Right-wing parties have pushed an anti-immigration agenda, including the Northern League, which has advocated for mass expulsions and pledged to put “Italians first.”
Berlusconi has warned that the number of migrants in Italy has caused “serious social alarm,” and vowed to deport more than 600,000 undocumented migrants.
The narrative around immigration took a darker turn after a man linked with neo-fascist political parties apparently went on a shooting rampage targeting African migrants in the town of Macerata.
The incident fueled serious political debate about how the country is reconciling its fascist past. On Saturday, anti-fascist groups and far-right supporters took part in rival demonstrations in cities across Italy, Reuters reported.
Daniele Albertazzi, a senior lecturer in European politics at the University of Birmingham in England, says migration has been a contentious issue in Italian elections going back to the 1990s.
“First it was people from northern Africa coming to Italy to work, then it was the collapse of the Albanian state, then after 9/11 we didn’t see the word ‘African’ anymore in Italian newspapers, it became all about ‘Muslims,'” Albertazzi told CNN. “In the last three years, you have people crossing the Mediterranean on boats … and of course, the terrorist attacks by Islamic State inside Europe.

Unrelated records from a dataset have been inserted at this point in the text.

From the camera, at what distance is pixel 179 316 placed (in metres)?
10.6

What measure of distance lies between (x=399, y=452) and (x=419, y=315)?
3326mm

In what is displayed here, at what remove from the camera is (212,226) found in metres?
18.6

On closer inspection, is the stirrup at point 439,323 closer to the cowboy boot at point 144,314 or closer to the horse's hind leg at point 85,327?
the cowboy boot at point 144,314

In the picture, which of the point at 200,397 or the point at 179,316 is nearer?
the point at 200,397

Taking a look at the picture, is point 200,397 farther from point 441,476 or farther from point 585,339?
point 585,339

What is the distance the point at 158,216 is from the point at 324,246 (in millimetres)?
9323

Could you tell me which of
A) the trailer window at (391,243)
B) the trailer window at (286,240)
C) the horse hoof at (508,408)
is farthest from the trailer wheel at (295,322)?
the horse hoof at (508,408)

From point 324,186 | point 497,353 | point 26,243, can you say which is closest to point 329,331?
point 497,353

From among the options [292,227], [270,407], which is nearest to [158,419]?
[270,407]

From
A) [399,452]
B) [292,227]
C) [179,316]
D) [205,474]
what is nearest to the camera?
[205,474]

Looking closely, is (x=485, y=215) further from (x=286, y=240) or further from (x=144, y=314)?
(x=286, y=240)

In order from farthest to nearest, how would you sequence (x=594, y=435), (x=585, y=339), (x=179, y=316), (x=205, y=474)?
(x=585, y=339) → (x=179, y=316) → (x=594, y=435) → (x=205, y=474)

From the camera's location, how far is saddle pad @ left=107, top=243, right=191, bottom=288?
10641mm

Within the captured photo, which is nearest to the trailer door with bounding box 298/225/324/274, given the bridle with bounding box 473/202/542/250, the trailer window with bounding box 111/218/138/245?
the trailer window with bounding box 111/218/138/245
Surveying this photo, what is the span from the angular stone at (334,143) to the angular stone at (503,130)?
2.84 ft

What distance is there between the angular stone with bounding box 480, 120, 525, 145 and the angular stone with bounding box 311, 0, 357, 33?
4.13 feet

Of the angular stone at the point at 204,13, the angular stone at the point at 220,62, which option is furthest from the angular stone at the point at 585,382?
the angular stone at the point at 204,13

“All of that has been used by political leaders very effectively because the discourse never focuses on the millions of people, for instance, who work in northern Italy and keep the northern Italian factories afloat,” Albertazzi added.
“There is absolutely no discussion whatsoever about (working immigrants) — they are invisible. Instead, what is discussed is, for instance, Macerata.”
How does the new system work?
Italy has introduced a new hybrid electoral system for this year’s vote which combines a first-past-the-post (FPTP) method with proportional representation (PR).
First-past-the-post means the candidate who gets the most votes in a constituency wins a seat in parliament; proportional representation means that additional seats will allotted to parties based on the proportion of votes they win nationwide.
Of the 630 seats in lower house of parliament — the Chamber of Deputies — 232 will be elected through FPTP, and 386 through PR. The remaining 12 seats are determined by overseas constituencies. A similar split will be used for Italy’s upper house — the Senate — with 102 members elected by FPTP and 207 through PR.
The new system, unlike the previous one, does not award bonus seats to the party or coalition that finishes in first place, making it more difficult to achieve a governing majority, according to Reuters.
“Compared to the law used in 2013, (the new system) favors partisan fragmentation and makes a parliamentary majority more difficult to achieve,” explains Paolo Chiocchetti, fellow of the Robert Schuman Institute of European Affairs at the University of Luxembourg.
“In practice, it will certainly favor the center-right coalition and damage both the M5S and the center-left coalition, where the allies of the Democratic party are quite small and whose votes may in some cases be wasted.”
Who will win?
With an unproven new system in place and a bloc of undecided voters, many observers believe Italy is headed toward a hung parliament.
Chiocchetti says there are a few potential outcomes on the table, including a “grand coalition” between the Democratic Party, Forza Italia and other centrist allies; an outright victory of Berlusconi’s right-wing coalition; or a third option of a populist government of M5S and Northern League.
“All these options, however, are unlikely to get enough seats to form a viable governmental coalition,” Chiocchetti concludes.
“The most likely outcome is that no coherent parliamentary majority will exist after March 4. In this case, it is likely that the Gentiloni government will continue to sit in a provisional capacity while parties enter long discussions on whether (to build) an ‘all-party’ technical government limited to a set of specific reforms or call new general elections.”